• Work to complete
Please rewrite the lines below, putting "visible details" wherever "visual evidence" appears and leaving everything else unchanged.

[start]

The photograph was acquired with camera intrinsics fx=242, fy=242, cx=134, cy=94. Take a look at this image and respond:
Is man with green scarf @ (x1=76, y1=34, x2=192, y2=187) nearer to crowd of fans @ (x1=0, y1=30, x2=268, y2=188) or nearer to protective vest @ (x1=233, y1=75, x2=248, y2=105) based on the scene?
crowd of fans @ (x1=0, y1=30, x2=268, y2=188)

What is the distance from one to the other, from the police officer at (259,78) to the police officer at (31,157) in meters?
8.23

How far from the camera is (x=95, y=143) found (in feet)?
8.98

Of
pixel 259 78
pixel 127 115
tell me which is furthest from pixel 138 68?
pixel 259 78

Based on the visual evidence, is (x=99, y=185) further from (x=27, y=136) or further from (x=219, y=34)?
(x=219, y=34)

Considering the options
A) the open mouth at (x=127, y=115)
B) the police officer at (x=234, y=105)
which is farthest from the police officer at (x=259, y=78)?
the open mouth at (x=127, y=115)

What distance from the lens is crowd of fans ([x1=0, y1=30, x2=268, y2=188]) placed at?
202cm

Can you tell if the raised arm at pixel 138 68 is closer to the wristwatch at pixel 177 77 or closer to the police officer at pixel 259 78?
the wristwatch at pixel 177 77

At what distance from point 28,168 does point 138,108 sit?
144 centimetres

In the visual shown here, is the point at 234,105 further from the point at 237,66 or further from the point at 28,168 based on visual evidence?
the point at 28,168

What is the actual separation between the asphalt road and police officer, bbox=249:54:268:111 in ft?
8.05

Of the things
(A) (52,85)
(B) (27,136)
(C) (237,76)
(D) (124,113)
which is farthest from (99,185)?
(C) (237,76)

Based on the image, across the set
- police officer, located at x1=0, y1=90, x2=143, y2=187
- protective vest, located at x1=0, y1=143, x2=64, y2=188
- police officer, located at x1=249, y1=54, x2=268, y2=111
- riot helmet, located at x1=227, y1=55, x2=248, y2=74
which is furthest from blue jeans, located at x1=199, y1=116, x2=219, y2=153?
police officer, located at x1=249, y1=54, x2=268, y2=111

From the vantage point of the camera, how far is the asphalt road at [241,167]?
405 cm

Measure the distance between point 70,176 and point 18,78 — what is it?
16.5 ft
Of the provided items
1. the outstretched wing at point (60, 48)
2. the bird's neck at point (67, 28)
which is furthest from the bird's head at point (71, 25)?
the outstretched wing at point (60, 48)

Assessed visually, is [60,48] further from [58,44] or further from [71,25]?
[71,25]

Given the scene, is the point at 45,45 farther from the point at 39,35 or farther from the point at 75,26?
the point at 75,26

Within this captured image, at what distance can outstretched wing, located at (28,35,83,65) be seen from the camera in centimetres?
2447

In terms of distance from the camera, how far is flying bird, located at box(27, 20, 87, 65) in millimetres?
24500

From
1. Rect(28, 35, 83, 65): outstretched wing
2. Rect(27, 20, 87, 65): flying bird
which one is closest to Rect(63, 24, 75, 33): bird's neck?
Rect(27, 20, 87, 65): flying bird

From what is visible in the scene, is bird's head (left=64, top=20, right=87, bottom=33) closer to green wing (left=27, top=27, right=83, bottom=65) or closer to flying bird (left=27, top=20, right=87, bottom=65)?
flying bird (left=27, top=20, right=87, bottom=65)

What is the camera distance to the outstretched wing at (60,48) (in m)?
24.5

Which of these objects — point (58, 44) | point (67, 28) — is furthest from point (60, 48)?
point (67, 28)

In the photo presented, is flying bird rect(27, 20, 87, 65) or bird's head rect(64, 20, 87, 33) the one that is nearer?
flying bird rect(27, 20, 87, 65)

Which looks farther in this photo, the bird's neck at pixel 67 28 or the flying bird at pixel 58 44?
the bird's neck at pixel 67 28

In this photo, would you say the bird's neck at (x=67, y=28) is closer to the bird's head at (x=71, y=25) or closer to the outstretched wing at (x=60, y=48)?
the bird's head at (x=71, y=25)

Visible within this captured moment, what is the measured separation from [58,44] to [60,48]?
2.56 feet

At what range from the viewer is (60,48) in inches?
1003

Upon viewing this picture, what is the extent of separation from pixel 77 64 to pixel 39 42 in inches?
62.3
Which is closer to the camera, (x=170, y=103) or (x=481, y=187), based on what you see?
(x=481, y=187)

[end]

• Response to this task
The photograph was acquired with camera intrinsics fx=242, fy=242, cx=134, cy=94. Take a look at this image and respond:
Is man with green scarf @ (x1=76, y1=34, x2=192, y2=187) nearer to crowd of fans @ (x1=0, y1=30, x2=268, y2=188) or nearer to protective vest @ (x1=233, y1=75, x2=248, y2=105) based on the scene?
crowd of fans @ (x1=0, y1=30, x2=268, y2=188)

What is the distance from one to the other, from the police officer at (259,78) to the police officer at (31,157) in meters?
8.23

How far from the camera is (x=95, y=143) found (in feet)?
8.98

Of
pixel 259 78
pixel 127 115
tell me which is furthest from pixel 138 68?
pixel 259 78

Based on the visible details, is (x=99, y=185) further from (x=27, y=136) or further from (x=219, y=34)?
(x=219, y=34)

Considering the options
A) the open mouth at (x=127, y=115)
B) the police officer at (x=234, y=105)
which is farthest from the police officer at (x=259, y=78)?
the open mouth at (x=127, y=115)

What distance from the lens is crowd of fans ([x1=0, y1=30, x2=268, y2=188]) placed at?
202cm

Can you tell if the raised arm at pixel 138 68 is closer to the wristwatch at pixel 177 77 or closer to the police officer at pixel 259 78?
the wristwatch at pixel 177 77

At what distance from point 28,168 does point 138,108 sit?
144 centimetres

In the visual shown here, is the point at 234,105 further from the point at 237,66 or further from the point at 28,168 based on visible details?
the point at 28,168

What is the actual separation between the asphalt road and police officer, bbox=249:54:268:111 in ft?
8.05

Of the things
(A) (52,85)
(B) (27,136)
(C) (237,76)
(D) (124,113)
which is farthest from (99,185)?
(C) (237,76)

Based on the image, across the set
- police officer, located at x1=0, y1=90, x2=143, y2=187
- protective vest, located at x1=0, y1=143, x2=64, y2=188
- police officer, located at x1=249, y1=54, x2=268, y2=111
- riot helmet, located at x1=227, y1=55, x2=248, y2=74
which is furthest from blue jeans, located at x1=199, y1=116, x2=219, y2=153?
police officer, located at x1=249, y1=54, x2=268, y2=111

From the vantage point of the camera, how far is the asphalt road at [241,167]?
405 cm

Measure the distance between point 70,176 and point 18,78 — what is it?
16.5 ft
Of the provided items
1. the outstretched wing at point (60, 48)
2. the bird's neck at point (67, 28)
which is furthest from the bird's head at point (71, 25)?
the outstretched wing at point (60, 48)

Assessed visually, is [60,48] further from [58,44] or further from [71,25]?
[71,25]

Given the scene, is the point at 45,45 farther from the point at 39,35 or farther from the point at 75,26?
the point at 75,26

Within this captured image, at what distance can outstretched wing, located at (28,35,83,65) be seen from the camera in centimetres?
2447

In terms of distance from the camera, how far is flying bird, located at box(27, 20, 87, 65) in millimetres?
24500

From
1. Rect(28, 35, 83, 65): outstretched wing
2. Rect(27, 20, 87, 65): flying bird
which one is closest to Rect(63, 24, 75, 33): bird's neck?
Rect(27, 20, 87, 65): flying bird

From what is visible in the scene, is bird's head (left=64, top=20, right=87, bottom=33) closer to green wing (left=27, top=27, right=83, bottom=65) or closer to flying bird (left=27, top=20, right=87, bottom=65)?
flying bird (left=27, top=20, right=87, bottom=65)

What is the camera distance to the outstretched wing at (60,48) (in m)?
24.5

Which of these objects — point (58, 44) | point (67, 28) — is furthest from point (60, 48)?
point (67, 28)

In the photo presented, is flying bird rect(27, 20, 87, 65) or bird's head rect(64, 20, 87, 33) the one that is nearer?
flying bird rect(27, 20, 87, 65)

Which looks farther in this photo, the bird's neck at pixel 67 28 or the flying bird at pixel 58 44?
the bird's neck at pixel 67 28

In this photo, would you say the bird's neck at (x=67, y=28) is closer to the bird's head at (x=71, y=25) or closer to the outstretched wing at (x=60, y=48)?
the bird's head at (x=71, y=25)

Visible within this captured moment, what is the measured separation from [58,44] to [60,48]?
2.56 feet

At what range from the viewer is (60,48) in inches?
1003

Upon viewing this picture, what is the extent of separation from pixel 77 64 to pixel 39 42 in inches?
62.3
Which is closer to the camera, (x=170, y=103) or (x=481, y=187), based on what you see?
(x=481, y=187)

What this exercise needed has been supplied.